As asked by reviewer R5, the robustness of PNODE is attributed to the property of non-intersecting integral curves in Neural-ODEs. With small perturbations, the integral curves with respect to the perturbed sample are sandwiched between the curves that correspond to the neighbouring samples ensuring that outputs of the perturbed samples do not change drastically. This is not the case with traditional CNNs, as there are no such intrinsic constraints. The proof and a more detailed explanation of the non-intersecting curves property in Neural-ODEs can be found in [2]. As requested by reviewer R5 for details on the Fig.2, we see that as the intensity increases, the perturbed samples tend to go farther away from the clean ones. This results in a large deviation between the initial points i.e, the clean samples and the perturbed ones, rendering the corresponding integral curves of the perturbed samples to become less likely to be sandwiched by the integral curves of the clean samples. Thus, the robustness tends to reduce as the intensity of the attacks increases. In addition to the natural decrease in the accuracy because of harder-to-segment samples (which are common for all methods), PNODE also suffers from a greater reduction in robustness (not common in others). Thus, PNODE performance decreases faster.

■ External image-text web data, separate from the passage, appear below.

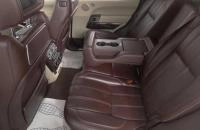 Land Rover Range Rover 20 из 23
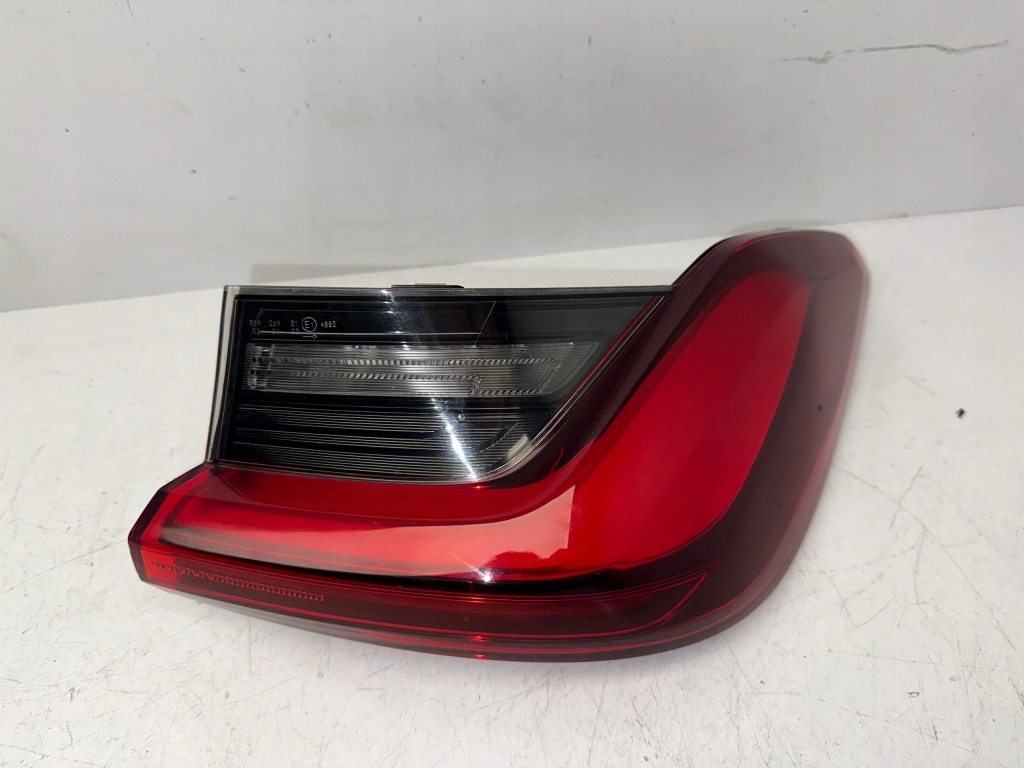 Купити Bmw g21 3 лампа задня ліва led 2sd013176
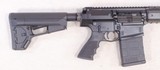 Christensen Arms TAC-10 Semi Auto Rifle in 6.5 Creedmoor Caliber **LNIB - Factory Test Fired Only - Carbon Fiber** - 2 of 20
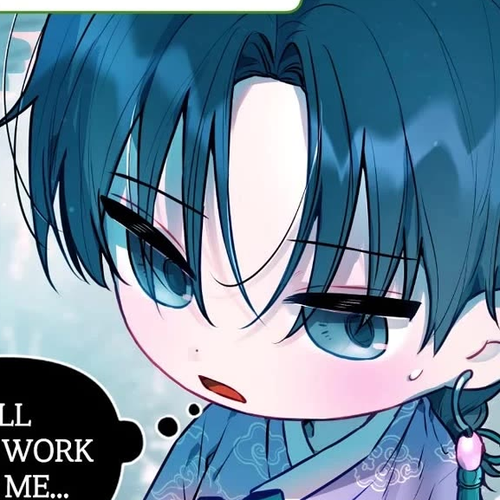 Our Guild's Idol Chapter 7: Episode 7 cover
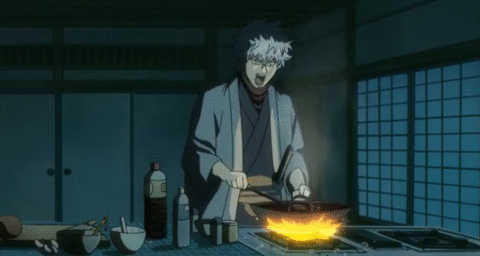 「銀魂‼︎」好きな人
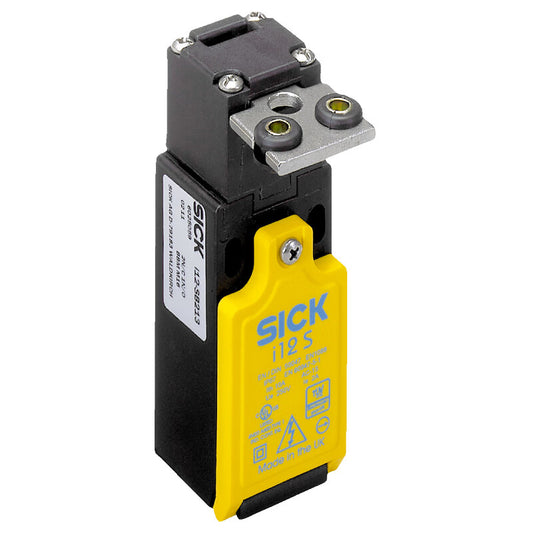 SICK electromechanical safety switch; I12-SB213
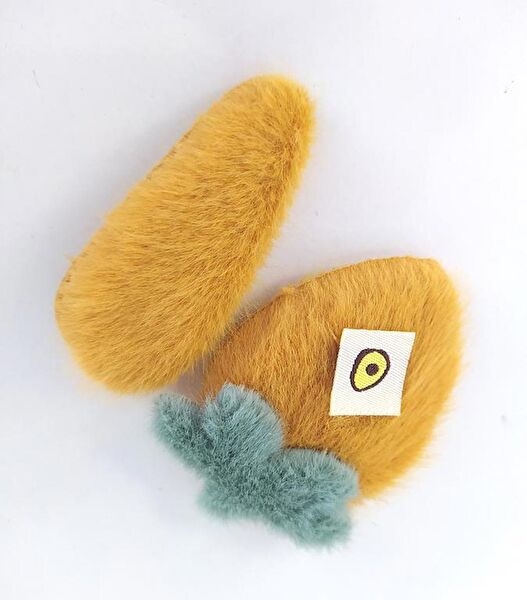 Hdmarketim.com Kadın Saç Tokaları ve Yüzükleri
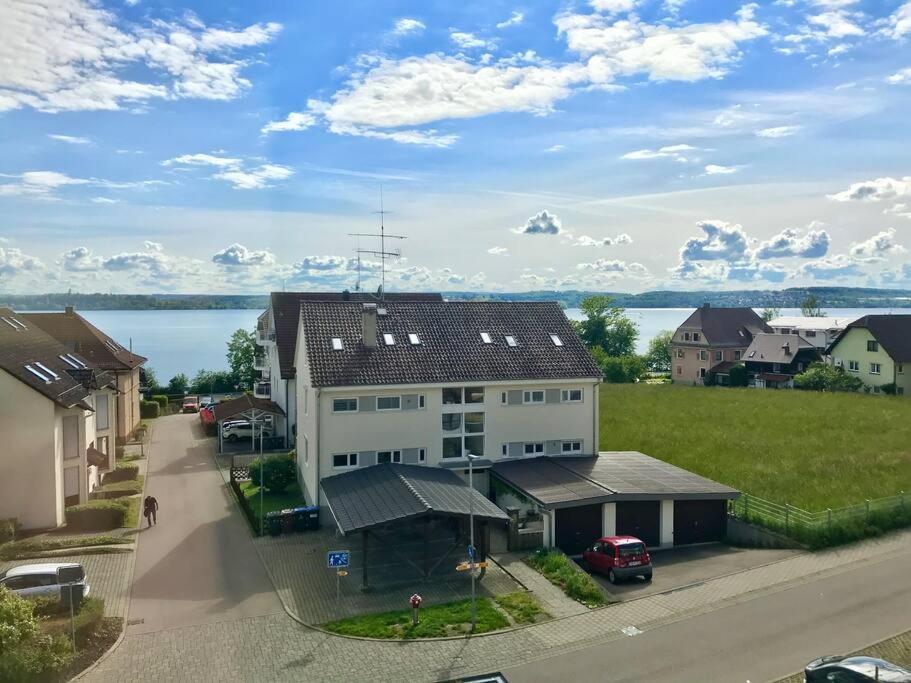 Seensation Uhldingen-Mühlhofen Eksteriør billede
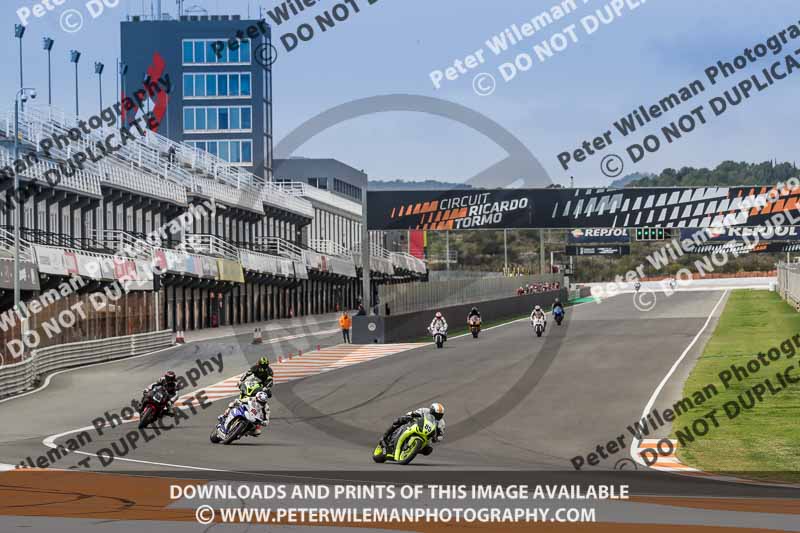 march 2018;motorbikes;no limits;peter wileman photography;portugal;trackday digital images;valencia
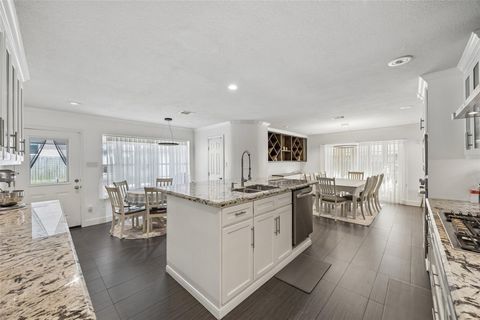 Tiny photo for 5535 S Braeswood Boulevard, Houston, TX 77096 (MLS # 75885966)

We thank reviewer R4 for the idea of testing our method under AutoAttack, however, we found that it is mainly focused on classification-based models. We have ensured to cover a spectrum of attacks by choosing the most relevant and recent attacks for segmentation, like the SMIA attack, as well as the traditional attacks such as FGSM and PGD attacks.

[1] Goldblum et al., Adversarially Robust Few-Shot Learning: A Meta-Learning Approach [2] H. Yan, J. Du, V. Y. Tan, and J. Feng, “On robustness of neural ordinary differential equations,” In Advances in Neural Information Processing Systems, 2018.